▸ **Task instructions**: Output everything in the listing exactly.

▸ **Data provided**:
──────

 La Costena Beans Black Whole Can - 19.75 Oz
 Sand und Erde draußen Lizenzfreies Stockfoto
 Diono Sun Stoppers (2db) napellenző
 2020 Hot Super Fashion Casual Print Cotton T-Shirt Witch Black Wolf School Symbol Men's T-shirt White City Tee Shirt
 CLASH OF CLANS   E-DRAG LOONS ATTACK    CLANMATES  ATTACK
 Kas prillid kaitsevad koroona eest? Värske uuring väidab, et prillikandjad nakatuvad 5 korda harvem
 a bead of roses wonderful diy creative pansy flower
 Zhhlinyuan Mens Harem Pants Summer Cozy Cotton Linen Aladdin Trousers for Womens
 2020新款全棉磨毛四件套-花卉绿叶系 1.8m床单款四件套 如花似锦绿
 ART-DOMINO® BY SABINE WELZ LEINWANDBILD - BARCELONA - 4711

──────

▸ **Answer section**:
 La Costena Beans Black Whole Can - 19.75 Oz
 Sand und Erde draußen Lizenzfreies Stockfoto
 Diono Sun Stoppers (2db) napellenző
 2020 Hot Super Fashion Casual Print Cotton T-Shirt Witch Black Wolf School Symbol Men's T-shirt White City Tee Shirt
 CLASH OF CLANS   E-DRAG LOONS ATTACK    CLANMATES  ATTACK
 Kas prillid kaitsevad koroona eest? Värske uuring väidab, et prillikandjad nakatuvad 5 korda harvem
 a bead of roses wonderful diy creative pansy flower
 Zhhlinyuan Mens Harem Pants Summer Cozy Cotton Linen Aladdin Trousers for Womens
 2020新款全棉磨毛四件套-花卉绿叶系 1.8m床单款四件套 如花似锦绿
 ART-DOMINO® BY SABINE WELZ LEINWANDBILD - BARCELONA - 4711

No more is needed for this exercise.